Run through the data and copy out every line that mentions the word "width".

======

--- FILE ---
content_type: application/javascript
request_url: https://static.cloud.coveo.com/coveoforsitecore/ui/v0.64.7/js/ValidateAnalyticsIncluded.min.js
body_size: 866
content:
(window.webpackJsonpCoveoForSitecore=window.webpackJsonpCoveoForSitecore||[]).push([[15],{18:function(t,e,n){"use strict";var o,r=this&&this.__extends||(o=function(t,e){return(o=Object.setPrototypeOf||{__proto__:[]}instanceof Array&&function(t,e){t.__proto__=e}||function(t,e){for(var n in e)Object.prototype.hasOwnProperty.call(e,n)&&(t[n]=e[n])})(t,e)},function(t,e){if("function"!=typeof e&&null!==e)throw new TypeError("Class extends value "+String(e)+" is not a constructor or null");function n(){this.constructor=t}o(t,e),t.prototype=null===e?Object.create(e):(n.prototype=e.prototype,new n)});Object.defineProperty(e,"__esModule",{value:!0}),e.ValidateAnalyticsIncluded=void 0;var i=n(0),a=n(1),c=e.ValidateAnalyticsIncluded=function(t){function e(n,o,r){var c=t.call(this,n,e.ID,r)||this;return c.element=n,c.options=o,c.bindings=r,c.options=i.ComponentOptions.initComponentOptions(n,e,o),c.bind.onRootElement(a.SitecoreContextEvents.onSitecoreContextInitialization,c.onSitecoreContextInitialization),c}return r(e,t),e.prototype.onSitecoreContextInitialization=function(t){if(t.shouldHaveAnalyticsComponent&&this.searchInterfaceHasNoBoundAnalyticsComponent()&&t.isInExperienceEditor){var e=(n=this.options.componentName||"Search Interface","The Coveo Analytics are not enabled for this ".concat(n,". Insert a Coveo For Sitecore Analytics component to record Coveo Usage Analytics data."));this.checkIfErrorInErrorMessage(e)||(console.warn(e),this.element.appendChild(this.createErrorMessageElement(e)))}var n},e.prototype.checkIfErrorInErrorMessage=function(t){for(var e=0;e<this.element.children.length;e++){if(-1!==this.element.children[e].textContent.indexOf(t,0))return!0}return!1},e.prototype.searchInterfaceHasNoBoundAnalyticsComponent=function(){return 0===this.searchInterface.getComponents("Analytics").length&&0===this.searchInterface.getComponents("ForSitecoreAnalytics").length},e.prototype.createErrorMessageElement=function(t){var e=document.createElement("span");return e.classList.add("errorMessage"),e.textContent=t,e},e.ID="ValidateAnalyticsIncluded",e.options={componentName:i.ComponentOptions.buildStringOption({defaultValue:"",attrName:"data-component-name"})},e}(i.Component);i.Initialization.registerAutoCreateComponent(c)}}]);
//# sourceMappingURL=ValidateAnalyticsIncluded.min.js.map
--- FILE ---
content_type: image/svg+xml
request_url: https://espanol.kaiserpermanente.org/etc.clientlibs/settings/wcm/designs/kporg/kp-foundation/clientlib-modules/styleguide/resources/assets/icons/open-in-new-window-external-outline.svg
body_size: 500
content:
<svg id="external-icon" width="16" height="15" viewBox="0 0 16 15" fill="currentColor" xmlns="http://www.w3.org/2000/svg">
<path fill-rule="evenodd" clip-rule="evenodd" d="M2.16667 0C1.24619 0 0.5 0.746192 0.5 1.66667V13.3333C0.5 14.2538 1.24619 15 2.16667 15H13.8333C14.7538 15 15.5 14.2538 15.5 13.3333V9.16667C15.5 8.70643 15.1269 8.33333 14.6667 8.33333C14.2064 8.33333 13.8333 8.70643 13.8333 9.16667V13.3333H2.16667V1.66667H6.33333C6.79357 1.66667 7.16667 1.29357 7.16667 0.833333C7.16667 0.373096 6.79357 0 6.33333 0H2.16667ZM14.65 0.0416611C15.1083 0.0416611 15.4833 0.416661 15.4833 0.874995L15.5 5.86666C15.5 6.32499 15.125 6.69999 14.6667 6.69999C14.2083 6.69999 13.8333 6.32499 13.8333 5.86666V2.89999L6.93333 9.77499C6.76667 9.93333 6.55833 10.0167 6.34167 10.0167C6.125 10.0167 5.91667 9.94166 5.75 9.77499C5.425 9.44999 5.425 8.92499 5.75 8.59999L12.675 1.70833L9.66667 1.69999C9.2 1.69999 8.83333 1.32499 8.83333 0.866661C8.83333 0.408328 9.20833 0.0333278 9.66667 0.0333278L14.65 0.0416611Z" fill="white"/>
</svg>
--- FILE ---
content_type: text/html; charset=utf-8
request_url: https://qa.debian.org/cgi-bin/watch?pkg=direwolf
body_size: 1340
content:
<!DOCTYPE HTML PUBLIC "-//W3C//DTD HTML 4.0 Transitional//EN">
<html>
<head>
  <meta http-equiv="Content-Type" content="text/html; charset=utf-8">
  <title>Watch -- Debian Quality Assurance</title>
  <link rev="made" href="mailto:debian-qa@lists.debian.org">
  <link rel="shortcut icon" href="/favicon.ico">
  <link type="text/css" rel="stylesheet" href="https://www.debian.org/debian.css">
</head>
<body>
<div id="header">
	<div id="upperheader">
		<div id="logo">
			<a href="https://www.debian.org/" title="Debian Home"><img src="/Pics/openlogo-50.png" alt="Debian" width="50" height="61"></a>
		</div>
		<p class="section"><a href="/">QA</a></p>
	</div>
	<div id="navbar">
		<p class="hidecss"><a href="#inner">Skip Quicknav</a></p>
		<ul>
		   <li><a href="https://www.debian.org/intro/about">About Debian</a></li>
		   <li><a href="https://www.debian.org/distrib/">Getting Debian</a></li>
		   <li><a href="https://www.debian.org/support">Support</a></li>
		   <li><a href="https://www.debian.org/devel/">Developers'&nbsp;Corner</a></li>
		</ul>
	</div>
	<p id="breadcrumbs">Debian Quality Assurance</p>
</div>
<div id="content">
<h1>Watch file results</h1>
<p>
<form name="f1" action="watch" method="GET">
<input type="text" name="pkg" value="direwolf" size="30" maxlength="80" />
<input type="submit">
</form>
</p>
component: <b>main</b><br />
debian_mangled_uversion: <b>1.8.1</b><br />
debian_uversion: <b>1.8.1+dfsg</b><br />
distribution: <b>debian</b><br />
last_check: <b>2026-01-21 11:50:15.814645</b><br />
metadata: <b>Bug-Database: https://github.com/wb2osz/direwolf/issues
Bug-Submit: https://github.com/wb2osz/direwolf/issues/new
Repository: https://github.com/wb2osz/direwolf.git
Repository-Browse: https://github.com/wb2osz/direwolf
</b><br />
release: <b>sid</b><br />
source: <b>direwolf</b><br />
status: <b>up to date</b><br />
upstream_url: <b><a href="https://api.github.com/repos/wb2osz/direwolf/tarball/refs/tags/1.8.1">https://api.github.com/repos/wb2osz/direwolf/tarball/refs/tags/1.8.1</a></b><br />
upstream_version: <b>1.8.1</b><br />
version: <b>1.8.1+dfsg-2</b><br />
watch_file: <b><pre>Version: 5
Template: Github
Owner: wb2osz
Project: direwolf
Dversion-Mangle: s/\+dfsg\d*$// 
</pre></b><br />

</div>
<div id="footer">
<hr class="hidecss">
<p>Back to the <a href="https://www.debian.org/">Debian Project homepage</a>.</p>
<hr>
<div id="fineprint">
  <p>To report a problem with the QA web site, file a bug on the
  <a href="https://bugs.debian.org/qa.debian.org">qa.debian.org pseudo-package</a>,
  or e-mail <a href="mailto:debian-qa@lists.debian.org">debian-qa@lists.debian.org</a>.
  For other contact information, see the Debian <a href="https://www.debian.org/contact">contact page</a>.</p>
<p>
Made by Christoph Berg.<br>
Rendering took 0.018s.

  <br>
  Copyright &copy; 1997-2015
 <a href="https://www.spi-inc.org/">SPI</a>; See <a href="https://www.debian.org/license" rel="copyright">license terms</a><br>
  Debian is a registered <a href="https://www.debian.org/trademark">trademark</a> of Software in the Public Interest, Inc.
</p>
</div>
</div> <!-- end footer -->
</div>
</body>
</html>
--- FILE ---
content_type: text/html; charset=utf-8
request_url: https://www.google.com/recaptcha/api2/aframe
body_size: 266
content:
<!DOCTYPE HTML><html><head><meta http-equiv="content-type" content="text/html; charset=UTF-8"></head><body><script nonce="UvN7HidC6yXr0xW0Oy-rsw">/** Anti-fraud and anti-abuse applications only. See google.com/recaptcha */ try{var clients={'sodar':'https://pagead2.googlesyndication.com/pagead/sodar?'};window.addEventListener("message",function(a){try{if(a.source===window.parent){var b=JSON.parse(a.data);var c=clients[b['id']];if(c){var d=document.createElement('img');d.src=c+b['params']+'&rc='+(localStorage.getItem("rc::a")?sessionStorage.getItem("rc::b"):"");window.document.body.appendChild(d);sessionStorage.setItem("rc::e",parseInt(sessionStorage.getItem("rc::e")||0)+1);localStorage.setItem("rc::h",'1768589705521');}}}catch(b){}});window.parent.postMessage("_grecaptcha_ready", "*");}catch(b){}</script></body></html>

======

__ANSWER TO THIS EXERCISE__
<svg id="external-icon" width="16" height="15" viewBox="0 0 16 15" fill="currentColor" xmlns="http://www.w3.org/2000/svg">
			<a href="https://www.debian.org/" title="Debian Home"><img src="/Pics/openlogo-50.png" alt="Debian" width="50" height="61"></a>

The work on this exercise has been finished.